The report disclosed further details of the civil war among Premier League clubs:

‘Some clubs may pursue compensation claims totalling more than £1billion against the English champions if they are found guilty of any or all of 115 Premier League charges for breaches of financial regulations. The clubs have sought legal advice and could pursue what they call “placing claims”, meaning compensation for not finishing above City in the league. The 115 charges are due to be heard at a separate hearing in November; City deny any wrongdoing relating to the charges.

‘There is an appetite among some clubs for the independent tribunal hearing the case concerning the 115 charges to not only sanction City with a heavy points deduction but also apply rules that enable the league to expel a club from membership.

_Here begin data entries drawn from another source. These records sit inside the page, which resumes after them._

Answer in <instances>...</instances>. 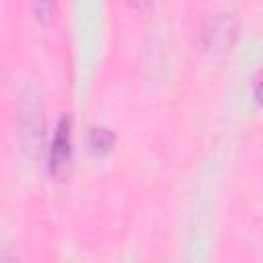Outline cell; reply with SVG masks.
I'll use <instances>...</instances> for the list:
<instances>
[{
    "label": "cell",
    "instance_id": "cell-1",
    "mask_svg": "<svg viewBox=\"0 0 263 263\" xmlns=\"http://www.w3.org/2000/svg\"><path fill=\"white\" fill-rule=\"evenodd\" d=\"M70 158H72V132H70V119L64 115L55 123L49 146V173L53 179H62L68 173Z\"/></svg>",
    "mask_w": 263,
    "mask_h": 263
},
{
    "label": "cell",
    "instance_id": "cell-2",
    "mask_svg": "<svg viewBox=\"0 0 263 263\" xmlns=\"http://www.w3.org/2000/svg\"><path fill=\"white\" fill-rule=\"evenodd\" d=\"M25 103L21 105V117L29 119V125L23 127V138H27V146L29 148H39V140H41V111H39V103L33 95L25 97Z\"/></svg>",
    "mask_w": 263,
    "mask_h": 263
},
{
    "label": "cell",
    "instance_id": "cell-3",
    "mask_svg": "<svg viewBox=\"0 0 263 263\" xmlns=\"http://www.w3.org/2000/svg\"><path fill=\"white\" fill-rule=\"evenodd\" d=\"M210 25L212 27L203 31L210 47H226L228 43H232L236 35V25L232 18H214Z\"/></svg>",
    "mask_w": 263,
    "mask_h": 263
},
{
    "label": "cell",
    "instance_id": "cell-4",
    "mask_svg": "<svg viewBox=\"0 0 263 263\" xmlns=\"http://www.w3.org/2000/svg\"><path fill=\"white\" fill-rule=\"evenodd\" d=\"M115 134L109 127H92L88 134V148L97 156H105L113 150L115 146Z\"/></svg>",
    "mask_w": 263,
    "mask_h": 263
},
{
    "label": "cell",
    "instance_id": "cell-5",
    "mask_svg": "<svg viewBox=\"0 0 263 263\" xmlns=\"http://www.w3.org/2000/svg\"><path fill=\"white\" fill-rule=\"evenodd\" d=\"M37 14H39L41 21H49L51 14H53V0H41L39 8H37Z\"/></svg>",
    "mask_w": 263,
    "mask_h": 263
},
{
    "label": "cell",
    "instance_id": "cell-6",
    "mask_svg": "<svg viewBox=\"0 0 263 263\" xmlns=\"http://www.w3.org/2000/svg\"><path fill=\"white\" fill-rule=\"evenodd\" d=\"M129 4H132V6H136L138 10H146V8H150L152 0H129Z\"/></svg>",
    "mask_w": 263,
    "mask_h": 263
},
{
    "label": "cell",
    "instance_id": "cell-7",
    "mask_svg": "<svg viewBox=\"0 0 263 263\" xmlns=\"http://www.w3.org/2000/svg\"><path fill=\"white\" fill-rule=\"evenodd\" d=\"M255 101L259 105H263V80H259L257 86H255Z\"/></svg>",
    "mask_w": 263,
    "mask_h": 263
}]
</instances>
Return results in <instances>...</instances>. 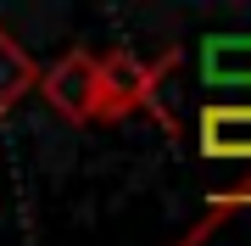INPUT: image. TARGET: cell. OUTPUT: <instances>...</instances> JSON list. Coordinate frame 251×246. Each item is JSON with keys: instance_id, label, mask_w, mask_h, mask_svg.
I'll return each instance as SVG.
<instances>
[{"instance_id": "cell-2", "label": "cell", "mask_w": 251, "mask_h": 246, "mask_svg": "<svg viewBox=\"0 0 251 246\" xmlns=\"http://www.w3.org/2000/svg\"><path fill=\"white\" fill-rule=\"evenodd\" d=\"M39 101L67 123H95V51H67L39 67Z\"/></svg>"}, {"instance_id": "cell-1", "label": "cell", "mask_w": 251, "mask_h": 246, "mask_svg": "<svg viewBox=\"0 0 251 246\" xmlns=\"http://www.w3.org/2000/svg\"><path fill=\"white\" fill-rule=\"evenodd\" d=\"M173 67H179V45L156 51L151 62L134 56V51H106V56H95V123H123V118H134V112H151L168 135H179L173 112L156 101L162 79H168Z\"/></svg>"}, {"instance_id": "cell-3", "label": "cell", "mask_w": 251, "mask_h": 246, "mask_svg": "<svg viewBox=\"0 0 251 246\" xmlns=\"http://www.w3.org/2000/svg\"><path fill=\"white\" fill-rule=\"evenodd\" d=\"M196 146L218 163H251V101H206L196 118Z\"/></svg>"}, {"instance_id": "cell-5", "label": "cell", "mask_w": 251, "mask_h": 246, "mask_svg": "<svg viewBox=\"0 0 251 246\" xmlns=\"http://www.w3.org/2000/svg\"><path fill=\"white\" fill-rule=\"evenodd\" d=\"M34 84H39L34 56H28L23 39L11 34L6 23H0V118H11V112H17L28 95H34Z\"/></svg>"}, {"instance_id": "cell-4", "label": "cell", "mask_w": 251, "mask_h": 246, "mask_svg": "<svg viewBox=\"0 0 251 246\" xmlns=\"http://www.w3.org/2000/svg\"><path fill=\"white\" fill-rule=\"evenodd\" d=\"M196 67L206 90H251V34H206Z\"/></svg>"}]
</instances>
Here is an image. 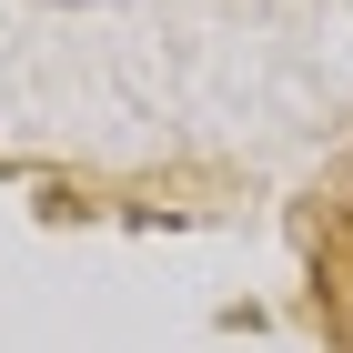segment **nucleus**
Listing matches in <instances>:
<instances>
[{"label": "nucleus", "mask_w": 353, "mask_h": 353, "mask_svg": "<svg viewBox=\"0 0 353 353\" xmlns=\"http://www.w3.org/2000/svg\"><path fill=\"white\" fill-rule=\"evenodd\" d=\"M313 293H323V313H333V343L353 353V212L333 222V252H323V283H313Z\"/></svg>", "instance_id": "f257e3e1"}]
</instances>
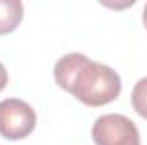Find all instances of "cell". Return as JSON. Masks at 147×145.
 I'll return each mask as SVG.
<instances>
[{"label": "cell", "mask_w": 147, "mask_h": 145, "mask_svg": "<svg viewBox=\"0 0 147 145\" xmlns=\"http://www.w3.org/2000/svg\"><path fill=\"white\" fill-rule=\"evenodd\" d=\"M24 17V5L21 0H0V34L16 31Z\"/></svg>", "instance_id": "cell-4"}, {"label": "cell", "mask_w": 147, "mask_h": 145, "mask_svg": "<svg viewBox=\"0 0 147 145\" xmlns=\"http://www.w3.org/2000/svg\"><path fill=\"white\" fill-rule=\"evenodd\" d=\"M96 145H140V135L135 123L123 114H103L91 130Z\"/></svg>", "instance_id": "cell-2"}, {"label": "cell", "mask_w": 147, "mask_h": 145, "mask_svg": "<svg viewBox=\"0 0 147 145\" xmlns=\"http://www.w3.org/2000/svg\"><path fill=\"white\" fill-rule=\"evenodd\" d=\"M142 17H144V26H146V29H147V3H146V7H144V14H142Z\"/></svg>", "instance_id": "cell-7"}, {"label": "cell", "mask_w": 147, "mask_h": 145, "mask_svg": "<svg viewBox=\"0 0 147 145\" xmlns=\"http://www.w3.org/2000/svg\"><path fill=\"white\" fill-rule=\"evenodd\" d=\"M36 126V113L22 99L0 101V135L7 140H22Z\"/></svg>", "instance_id": "cell-3"}, {"label": "cell", "mask_w": 147, "mask_h": 145, "mask_svg": "<svg viewBox=\"0 0 147 145\" xmlns=\"http://www.w3.org/2000/svg\"><path fill=\"white\" fill-rule=\"evenodd\" d=\"M53 75L62 89L91 108L110 104L121 92L120 75L82 53H69L58 58Z\"/></svg>", "instance_id": "cell-1"}, {"label": "cell", "mask_w": 147, "mask_h": 145, "mask_svg": "<svg viewBox=\"0 0 147 145\" xmlns=\"http://www.w3.org/2000/svg\"><path fill=\"white\" fill-rule=\"evenodd\" d=\"M132 106L139 116L147 119V77L140 79L132 91Z\"/></svg>", "instance_id": "cell-5"}, {"label": "cell", "mask_w": 147, "mask_h": 145, "mask_svg": "<svg viewBox=\"0 0 147 145\" xmlns=\"http://www.w3.org/2000/svg\"><path fill=\"white\" fill-rule=\"evenodd\" d=\"M7 82H9V75H7L5 67H3V65H2V62H0V91H3V89H5Z\"/></svg>", "instance_id": "cell-6"}]
</instances>
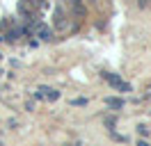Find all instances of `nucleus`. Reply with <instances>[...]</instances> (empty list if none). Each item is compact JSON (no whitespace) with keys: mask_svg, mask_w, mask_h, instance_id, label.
<instances>
[{"mask_svg":"<svg viewBox=\"0 0 151 146\" xmlns=\"http://www.w3.org/2000/svg\"><path fill=\"white\" fill-rule=\"evenodd\" d=\"M137 146H149V144H147V142H137Z\"/></svg>","mask_w":151,"mask_h":146,"instance_id":"423d86ee","label":"nucleus"},{"mask_svg":"<svg viewBox=\"0 0 151 146\" xmlns=\"http://www.w3.org/2000/svg\"><path fill=\"white\" fill-rule=\"evenodd\" d=\"M46 98H48V100H57V98H60V91L48 89V91H46Z\"/></svg>","mask_w":151,"mask_h":146,"instance_id":"20e7f679","label":"nucleus"},{"mask_svg":"<svg viewBox=\"0 0 151 146\" xmlns=\"http://www.w3.org/2000/svg\"><path fill=\"white\" fill-rule=\"evenodd\" d=\"M71 103H73V105H85L87 100L85 98H76V100H71Z\"/></svg>","mask_w":151,"mask_h":146,"instance_id":"39448f33","label":"nucleus"},{"mask_svg":"<svg viewBox=\"0 0 151 146\" xmlns=\"http://www.w3.org/2000/svg\"><path fill=\"white\" fill-rule=\"evenodd\" d=\"M103 75H105V80L110 82L114 89H119V91H131V84H128V82H124L119 75H112V73H103Z\"/></svg>","mask_w":151,"mask_h":146,"instance_id":"f257e3e1","label":"nucleus"},{"mask_svg":"<svg viewBox=\"0 0 151 146\" xmlns=\"http://www.w3.org/2000/svg\"><path fill=\"white\" fill-rule=\"evenodd\" d=\"M105 103H108L110 107H114V110H122V107H124V100H122V98H108Z\"/></svg>","mask_w":151,"mask_h":146,"instance_id":"f03ea898","label":"nucleus"},{"mask_svg":"<svg viewBox=\"0 0 151 146\" xmlns=\"http://www.w3.org/2000/svg\"><path fill=\"white\" fill-rule=\"evenodd\" d=\"M37 36H39V39H44V41H46V39H50V32H48V27L41 25V27L37 30Z\"/></svg>","mask_w":151,"mask_h":146,"instance_id":"7ed1b4c3","label":"nucleus"}]
</instances>
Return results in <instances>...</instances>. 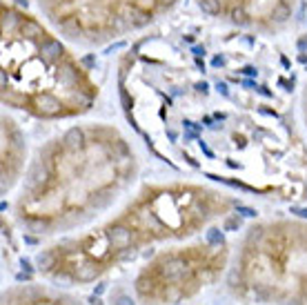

Clubs have no real desire to see City stripped of previous titles (they have been champions eight times since 2011-12), but they do expect an appropriate level of punishment should there be a guilty verdict.

‘Clubs are furious with City for launching this claim against the Premier League when, The Times can reveal, in November 2021 City initially approved recommended changes to the same Associated Party Transactions (APT) rules they are now claiming are unlawful and anti-competitive.’